China probes former securities regulator

Bloomberg

Liu Shiyu, the former head of China’s securities regulator, is under investigation for suspected law violations and has turned himself in, authorities said.
Liu, who remains a senior Communist Party official, is cooperating with the probe, according to a statement from China’s Central Commission for Discipline Inspection.
He was chairman of the China Securities Regulatory Commission for three years before being replaced in January by Yi Huiman.
Several financial regulators have been brought down in the past few years as President Xi Jinping’s administration kept up a crackdown on corruption. Last year, Yao Gang, the former vice chairman of the CSRC, was sentenced to 18 years in jail for taking bribes and insider trading. Xiang Junbo, the ex-chairman of China’s insurance regulator, was found to have taken bribes of 19.4 million yuan ($2.8 million). He pleaded guilty last year.
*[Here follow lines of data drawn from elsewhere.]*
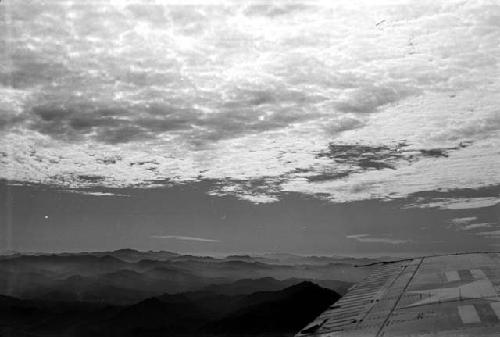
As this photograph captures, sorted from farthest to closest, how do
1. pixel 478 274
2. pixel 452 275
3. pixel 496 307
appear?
pixel 452 275
pixel 478 274
pixel 496 307

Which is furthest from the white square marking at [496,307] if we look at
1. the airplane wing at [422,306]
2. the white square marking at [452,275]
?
the white square marking at [452,275]

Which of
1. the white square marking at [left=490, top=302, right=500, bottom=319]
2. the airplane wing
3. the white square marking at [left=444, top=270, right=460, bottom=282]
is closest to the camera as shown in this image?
the airplane wing

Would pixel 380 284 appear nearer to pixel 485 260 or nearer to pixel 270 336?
pixel 485 260

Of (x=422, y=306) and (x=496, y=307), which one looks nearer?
(x=496, y=307)

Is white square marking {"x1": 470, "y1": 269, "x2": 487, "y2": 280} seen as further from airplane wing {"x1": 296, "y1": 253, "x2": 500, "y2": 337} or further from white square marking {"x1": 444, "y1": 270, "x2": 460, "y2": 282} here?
white square marking {"x1": 444, "y1": 270, "x2": 460, "y2": 282}

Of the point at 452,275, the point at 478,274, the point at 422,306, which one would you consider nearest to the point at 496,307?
the point at 422,306

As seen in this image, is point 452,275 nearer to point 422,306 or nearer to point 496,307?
point 422,306

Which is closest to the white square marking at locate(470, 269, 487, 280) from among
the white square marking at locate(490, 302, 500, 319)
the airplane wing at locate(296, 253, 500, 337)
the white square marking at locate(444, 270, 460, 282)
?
the airplane wing at locate(296, 253, 500, 337)

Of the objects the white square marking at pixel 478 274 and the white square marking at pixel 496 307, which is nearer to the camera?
the white square marking at pixel 496 307

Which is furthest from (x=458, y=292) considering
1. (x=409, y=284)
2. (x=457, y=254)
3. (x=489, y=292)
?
(x=457, y=254)

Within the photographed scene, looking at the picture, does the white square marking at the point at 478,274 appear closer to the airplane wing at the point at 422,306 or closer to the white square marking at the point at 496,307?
the airplane wing at the point at 422,306
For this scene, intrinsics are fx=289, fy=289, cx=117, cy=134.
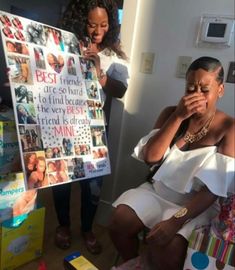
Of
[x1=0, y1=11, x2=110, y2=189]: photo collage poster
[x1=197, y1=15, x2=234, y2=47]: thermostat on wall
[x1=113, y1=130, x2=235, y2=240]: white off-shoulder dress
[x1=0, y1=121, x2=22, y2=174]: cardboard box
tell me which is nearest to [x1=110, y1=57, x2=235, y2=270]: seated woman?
[x1=113, y1=130, x2=235, y2=240]: white off-shoulder dress

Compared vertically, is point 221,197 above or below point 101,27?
below

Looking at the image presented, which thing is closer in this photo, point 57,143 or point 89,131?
point 57,143

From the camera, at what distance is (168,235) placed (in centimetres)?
102

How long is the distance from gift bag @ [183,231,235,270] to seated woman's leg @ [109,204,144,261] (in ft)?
0.80

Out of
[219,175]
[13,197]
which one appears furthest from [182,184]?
[13,197]

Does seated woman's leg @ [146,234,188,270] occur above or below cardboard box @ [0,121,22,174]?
below

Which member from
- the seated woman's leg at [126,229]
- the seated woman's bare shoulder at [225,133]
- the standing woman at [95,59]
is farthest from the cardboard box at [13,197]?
the seated woman's bare shoulder at [225,133]

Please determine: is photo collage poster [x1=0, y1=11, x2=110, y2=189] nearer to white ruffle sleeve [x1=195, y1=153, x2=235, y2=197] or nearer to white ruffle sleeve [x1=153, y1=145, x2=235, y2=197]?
white ruffle sleeve [x1=153, y1=145, x2=235, y2=197]

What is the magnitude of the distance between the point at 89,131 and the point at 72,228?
699 mm

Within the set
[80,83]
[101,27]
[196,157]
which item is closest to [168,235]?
[196,157]

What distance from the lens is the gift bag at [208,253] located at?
928 millimetres

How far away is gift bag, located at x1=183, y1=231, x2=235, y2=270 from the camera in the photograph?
3.05 feet

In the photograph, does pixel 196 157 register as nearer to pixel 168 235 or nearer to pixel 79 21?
pixel 168 235

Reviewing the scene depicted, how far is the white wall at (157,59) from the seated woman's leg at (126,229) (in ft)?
1.60
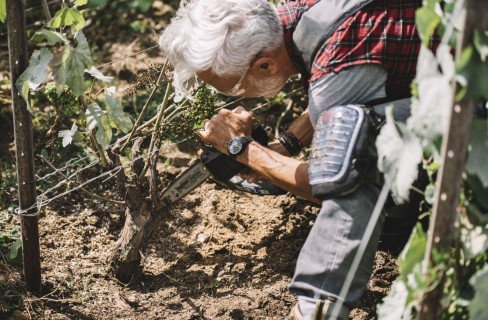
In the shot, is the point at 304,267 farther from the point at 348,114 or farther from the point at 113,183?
the point at 113,183

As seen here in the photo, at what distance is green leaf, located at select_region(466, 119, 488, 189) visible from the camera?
1135 millimetres

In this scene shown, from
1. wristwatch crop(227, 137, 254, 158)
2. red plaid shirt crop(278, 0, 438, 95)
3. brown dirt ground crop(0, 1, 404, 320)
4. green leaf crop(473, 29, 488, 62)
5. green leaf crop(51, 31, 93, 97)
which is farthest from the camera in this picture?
brown dirt ground crop(0, 1, 404, 320)

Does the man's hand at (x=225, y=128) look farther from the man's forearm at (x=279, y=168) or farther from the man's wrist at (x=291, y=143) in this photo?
the man's wrist at (x=291, y=143)

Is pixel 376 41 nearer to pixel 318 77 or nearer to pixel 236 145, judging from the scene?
pixel 318 77

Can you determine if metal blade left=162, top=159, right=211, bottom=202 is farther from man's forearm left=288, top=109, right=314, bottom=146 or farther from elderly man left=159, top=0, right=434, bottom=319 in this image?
man's forearm left=288, top=109, right=314, bottom=146

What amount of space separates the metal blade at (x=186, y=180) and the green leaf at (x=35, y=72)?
0.62 metres

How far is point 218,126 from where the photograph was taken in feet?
6.81

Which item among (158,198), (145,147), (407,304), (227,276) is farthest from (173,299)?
(407,304)

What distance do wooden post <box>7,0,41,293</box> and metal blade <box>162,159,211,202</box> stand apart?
45 cm

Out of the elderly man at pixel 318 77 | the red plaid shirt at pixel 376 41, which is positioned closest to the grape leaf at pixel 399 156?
the elderly man at pixel 318 77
Early in his tenure at the CSRC, Liu vowed take on the “crocodiles” and “barbarians” of the market, presaging a clampdown on market manipulation. Under his watch, the regulator stepped up enforcement, sharply increasing the amount of fines it levied.
Liu joined the Agricultural Bank of China Ltd, the nation’s third-largest lender, in 2014. He had previously been a deputy governor at the People’s Bank of China.